_Given problem_
Rewrite the listing below in full with "white petal" switched to "pink petal" everywhere, leaving everything else unchanged.

_Available records_
◆ ◆ ◆

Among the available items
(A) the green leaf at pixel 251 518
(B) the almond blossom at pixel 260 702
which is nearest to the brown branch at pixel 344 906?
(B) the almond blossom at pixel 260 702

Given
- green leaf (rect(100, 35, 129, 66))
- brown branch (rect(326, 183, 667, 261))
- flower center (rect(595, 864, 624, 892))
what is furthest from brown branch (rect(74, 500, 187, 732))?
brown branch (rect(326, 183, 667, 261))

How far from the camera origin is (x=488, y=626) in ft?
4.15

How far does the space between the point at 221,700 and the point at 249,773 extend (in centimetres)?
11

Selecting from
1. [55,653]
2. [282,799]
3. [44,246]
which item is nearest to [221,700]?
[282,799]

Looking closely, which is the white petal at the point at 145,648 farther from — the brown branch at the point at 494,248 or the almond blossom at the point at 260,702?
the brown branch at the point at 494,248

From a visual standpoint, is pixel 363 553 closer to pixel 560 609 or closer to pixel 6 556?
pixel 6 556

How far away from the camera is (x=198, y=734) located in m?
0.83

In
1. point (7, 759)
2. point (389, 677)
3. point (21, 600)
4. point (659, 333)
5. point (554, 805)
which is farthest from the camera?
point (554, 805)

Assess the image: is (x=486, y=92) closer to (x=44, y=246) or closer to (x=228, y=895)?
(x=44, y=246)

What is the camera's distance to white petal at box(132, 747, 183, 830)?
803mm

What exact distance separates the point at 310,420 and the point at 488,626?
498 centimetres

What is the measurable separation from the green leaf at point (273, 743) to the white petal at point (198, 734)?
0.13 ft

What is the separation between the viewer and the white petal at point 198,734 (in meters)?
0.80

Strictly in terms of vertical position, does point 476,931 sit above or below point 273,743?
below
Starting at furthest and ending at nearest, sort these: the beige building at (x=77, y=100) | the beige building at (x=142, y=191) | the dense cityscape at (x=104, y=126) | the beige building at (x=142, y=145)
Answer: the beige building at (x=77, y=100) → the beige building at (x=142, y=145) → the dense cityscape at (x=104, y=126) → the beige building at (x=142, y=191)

◆ ◆ ◆

_Solution for this problem_
Among the available items
(A) the green leaf at pixel 251 518
(B) the almond blossom at pixel 260 702
which is nearest to the brown branch at pixel 344 906?
(B) the almond blossom at pixel 260 702

Given
- green leaf (rect(100, 35, 129, 66))
- brown branch (rect(326, 183, 667, 261))
- flower center (rect(595, 864, 624, 892))
what is furthest from brown branch (rect(74, 500, 187, 732))?
brown branch (rect(326, 183, 667, 261))

How far from the camera origin is (x=488, y=626) in ft?
4.15

How far does the space between the point at 221,700 and the point at 249,773 extend (in centimetres)?
11

Selecting from
1. [55,653]
2. [282,799]
3. [44,246]
which item is nearest to [221,700]?
[282,799]

Looking closely, which is the pink petal at the point at 145,648 farther from — the brown branch at the point at 494,248 or the almond blossom at the point at 260,702?
the brown branch at the point at 494,248

From a visual standpoint, is pixel 363 553 closer to pixel 560 609 or closer to pixel 6 556?
pixel 6 556

How far away from the camera is (x=198, y=734) located in m?
0.83

In
1. point (7, 759)
2. point (389, 677)
3. point (21, 600)
4. point (659, 333)
5. point (554, 805)
which is farthest from the camera?
point (554, 805)

Assess the image: is (x=486, y=92) closer to (x=44, y=246) or closer to (x=228, y=895)?
(x=44, y=246)

What is the camera's distance to pink petal at box(132, 747, 183, 830)?
803mm

What exact distance separates the point at 310,420 and the point at 488,626?
498 centimetres

What is the measurable separation from the green leaf at point (273, 743) to the pink petal at point (198, 734)?
0.13 ft

What is the separation between the viewer and the pink petal at point 198,734 (in meters)?
0.80

Strictly in terms of vertical position, does point 476,931 sit above or below point 273,743?
below
Starting at furthest and ending at nearest, sort these: the beige building at (x=77, y=100) | the beige building at (x=142, y=191) | the dense cityscape at (x=104, y=126) | the beige building at (x=142, y=145)
Answer: the beige building at (x=77, y=100) → the beige building at (x=142, y=145) → the dense cityscape at (x=104, y=126) → the beige building at (x=142, y=191)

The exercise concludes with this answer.